King Edward I (1239–1307) and Queen Eleanor (1241–1290)

Charles Rossi, R.A. British

Not on view

The future king Edward’s young bride Eleanor tenderly embraces his outstretched arm, sucking poison from his bicep in an act of selfless devotion after a Muslim assassin feebly stabbed the prince with a poisoned dagger during the Ninth Crusade in 1272. The subject of Eleanor’s heroism, taken from English legend, is apocryphal (Edward’s life was in fact saved by an English doctor) and yet it remained an irresistible episode of historical melodrama for late Rococo artists in the final decades of the eighteenth-century.
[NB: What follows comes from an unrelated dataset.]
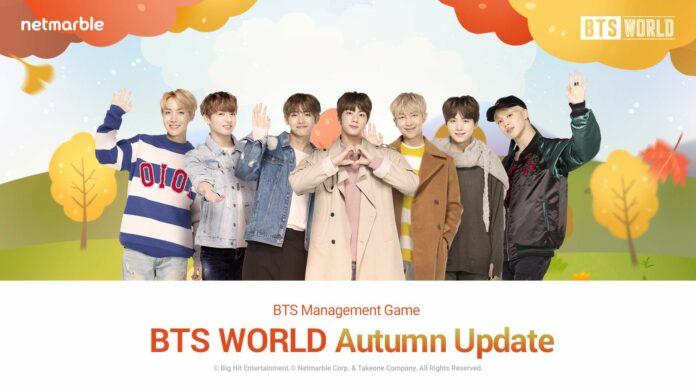 bts world autumn update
In this deftly modeled terracotta sketch, Charles Rossi has transported the medieval legend to ancient Greece. Edward cuts a handsome figure as a youthful classical prince. At ease in the care of his female companion, Edward’s rippling flesh – exposed entirely but for his genitals, covered by drapery - invites the viewer’s gaze from the contours of his well-defined pectorals to the graceful extension of his wounded left arm, clutched by his bride. By point of contrast, Eleanor is presented as a demure Grecian maiden, her drooping body obscured by her classicizing tunic.

A swift and energetic first sketch for a marble group (now lost), this terracotta nonetheless contains an extraordinary degree of tenderness and human pathos. King Edward I and Queen Eleanor dates to Rossi’s early period when his style was still deeply informed by the art of Canova. The composition’s original source was likely a painting by Angelica Kauffman, exhibited at the Royal Academy in 1776 and subsequently distributed in an engraving by William Wynne Ryland. However, a nearer source can be found in the work of the neoclassical sculptor John Deare, whose composition for a marble relief of the subject was first exhibited at the Royal Academy in 1788.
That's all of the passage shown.